Je vais tout vous expliquer en dessous, vous raconter mon vécu face à la maladie, mon opération, le nom de mon chirurgien. En espérant être le plus explicite possible… J’espère sincèrement que cela en aidera certaines, et que d’autres se sentiront moins seules.

Le site endofrance explique très bien tout ce qui concerne l’endométriose, c’est pour cette raison que j’ai préféré vous mettre directement des captures de leur site. À la fin de cet article vous trouverez mon propre vécu, expliqué avec mes mots à moi…


Qu’est-ce-que l’endométriose ? 

 


Les symptôme de l’endométriose 


Le diagnostic

  • L’échographie ou l’échographie pelvienne : elle permet surtout de déceler la présence de kystes ovariens. Mais les autres lésions, comme celles causées par l’endométriose, peuvent passer inaperçues avec cet examen.
  • L’IRM : il permet de détecter les kystes, les nodules et les lésions. Toutefois il est recommandé de passer un IRM dans un centre de radiologie recommandé par votre gynécologue.
  • La cœlioscopie : technique chirurgicale qui permet de visualiser avec précision et aussi de curer les lésions causées par l’endométriose. Cependant cela reste un acte chirurgical et ce n’est pas pratiqué dans le cadre d’un diagnostic. Elle est pratiquée seulement si le geste chirurgical est justifié.

Il existe d’autres examens plus approfondis, pratiqués en fonction du stade de la maladie.


Les traitements 

  • Le traitement hormonal : il consiste à empêcher la venue des règles. La pilule en continu ou le stérilet sont les solutions primaires pour pallier aux douleurs et éviter la propagation de la maladie.
  • La cure de ménopause artificielle : sous recommandation médicale. Je ne connais pas cette pratique pour vous en parler plus précisément.
  • Le traitement chirurgical : la cœlioscopie (acte chirurgical) qui permet de curer les lésions.
  • La grossesse: cela reste une théorie mais il est souvent dit qu’une grossesse peut améliorer ou éviter une dégradation de l’endométriose. Encore faut-il réussir à concevoir un bébé.

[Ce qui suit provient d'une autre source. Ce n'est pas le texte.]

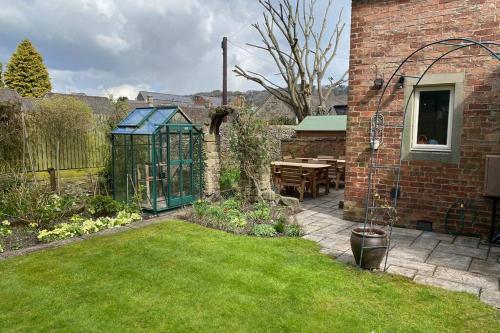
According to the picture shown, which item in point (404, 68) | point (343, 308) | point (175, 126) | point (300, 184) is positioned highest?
point (404, 68)

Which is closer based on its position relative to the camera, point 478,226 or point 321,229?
point 478,226

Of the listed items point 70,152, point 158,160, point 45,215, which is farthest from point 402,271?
point 70,152

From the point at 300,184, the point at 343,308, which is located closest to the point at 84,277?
the point at 343,308

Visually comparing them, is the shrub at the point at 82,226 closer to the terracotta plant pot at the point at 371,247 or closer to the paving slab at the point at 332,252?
the paving slab at the point at 332,252

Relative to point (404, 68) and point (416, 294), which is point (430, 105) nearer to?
point (404, 68)

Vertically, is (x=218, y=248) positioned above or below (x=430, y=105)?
below

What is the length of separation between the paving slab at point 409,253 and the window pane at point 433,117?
2.19 metres

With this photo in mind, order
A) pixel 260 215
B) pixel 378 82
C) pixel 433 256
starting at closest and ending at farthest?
1. pixel 433 256
2. pixel 378 82
3. pixel 260 215

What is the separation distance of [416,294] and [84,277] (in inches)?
159

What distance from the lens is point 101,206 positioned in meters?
7.21

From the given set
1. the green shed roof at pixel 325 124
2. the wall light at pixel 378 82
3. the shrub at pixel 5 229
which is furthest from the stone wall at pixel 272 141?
the shrub at pixel 5 229

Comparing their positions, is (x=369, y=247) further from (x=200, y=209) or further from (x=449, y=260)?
(x=200, y=209)

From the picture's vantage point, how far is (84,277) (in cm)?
427

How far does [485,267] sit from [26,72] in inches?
1533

Tous ces traitements ne sont pas des traitements définis pour l’endométriose. Même après un acte chirurgical, il existe un fort risque de récidive au bout de quelques mois, années.

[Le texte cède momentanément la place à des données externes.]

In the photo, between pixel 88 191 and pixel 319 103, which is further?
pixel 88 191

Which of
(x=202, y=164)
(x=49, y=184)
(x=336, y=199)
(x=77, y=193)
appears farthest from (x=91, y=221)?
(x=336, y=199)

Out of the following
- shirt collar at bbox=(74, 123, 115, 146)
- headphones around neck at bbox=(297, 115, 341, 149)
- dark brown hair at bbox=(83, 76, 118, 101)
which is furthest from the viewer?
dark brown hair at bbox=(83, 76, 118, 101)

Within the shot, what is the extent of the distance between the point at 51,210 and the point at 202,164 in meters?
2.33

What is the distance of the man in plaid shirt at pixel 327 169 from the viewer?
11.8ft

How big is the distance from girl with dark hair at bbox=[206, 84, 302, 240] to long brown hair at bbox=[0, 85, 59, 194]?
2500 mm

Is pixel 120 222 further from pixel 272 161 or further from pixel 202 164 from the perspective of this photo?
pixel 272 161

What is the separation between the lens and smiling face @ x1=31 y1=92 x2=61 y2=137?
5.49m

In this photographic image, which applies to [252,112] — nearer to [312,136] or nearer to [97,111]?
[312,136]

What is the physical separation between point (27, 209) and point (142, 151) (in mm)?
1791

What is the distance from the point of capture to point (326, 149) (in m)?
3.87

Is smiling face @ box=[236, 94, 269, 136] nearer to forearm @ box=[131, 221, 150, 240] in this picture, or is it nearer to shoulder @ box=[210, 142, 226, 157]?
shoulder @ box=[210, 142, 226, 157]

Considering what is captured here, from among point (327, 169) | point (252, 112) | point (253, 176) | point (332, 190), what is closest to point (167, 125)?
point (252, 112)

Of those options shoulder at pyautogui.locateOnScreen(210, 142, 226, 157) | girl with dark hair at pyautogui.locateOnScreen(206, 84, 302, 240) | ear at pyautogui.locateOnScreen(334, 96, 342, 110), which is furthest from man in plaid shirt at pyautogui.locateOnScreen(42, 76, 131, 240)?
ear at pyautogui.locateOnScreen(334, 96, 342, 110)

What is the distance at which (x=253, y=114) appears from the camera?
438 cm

Mon vécu face à l’endométriose

Symptômes

Me concernant, j’ai eu TOUS les symptômes décrits sur le site Endofrance. Les douleurs commençaient toujours au minimum 2 jours (parfois plus) avant le début de mes menstruations. Une sensation d’avoir des coup de poignards au niveau des ovaires, de sentir la douleur se diffuser jusque dans le dos et les jambes.

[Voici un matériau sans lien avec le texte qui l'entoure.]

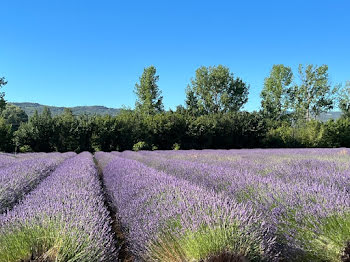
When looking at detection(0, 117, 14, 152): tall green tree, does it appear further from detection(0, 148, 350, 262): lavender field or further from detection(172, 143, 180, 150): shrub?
detection(0, 148, 350, 262): lavender field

Le premier jour de mes règles était le plus fatal pour moi, la douleur devenais tellement intense et insoutenable que j’en perdais connaissance. Très rares sont les fois où je ne suis pas tombée dans les pommes au moment de mes règles. Il me fallait rester allongée 3 jours minimum… Quand il fallait me lever, je ne pouvais marcher qu’en restant pliée en 2.

Je vous laisse imaginer ce que c’est quand on travaille… Ou quand votre conjoint doit supporter tout ça ! Dieux merci le mien a été d’un grand soutien, je suis consciente que tous les hommes ne sont malheureusement pas comme ça.


Diagnostic

On m’a diagnostiqué l’endométriose il y a 4 ans, à l’âge de 24 ans (2016). Avec du recul, je me suis rendu compte que j’en soufrais déjà depuis longtemps. Quand j’ai décidé d’arrêter définitivement la pilule, suite à la polémique Diane 35, j’ai commencé à avoir les règles très douloureuses.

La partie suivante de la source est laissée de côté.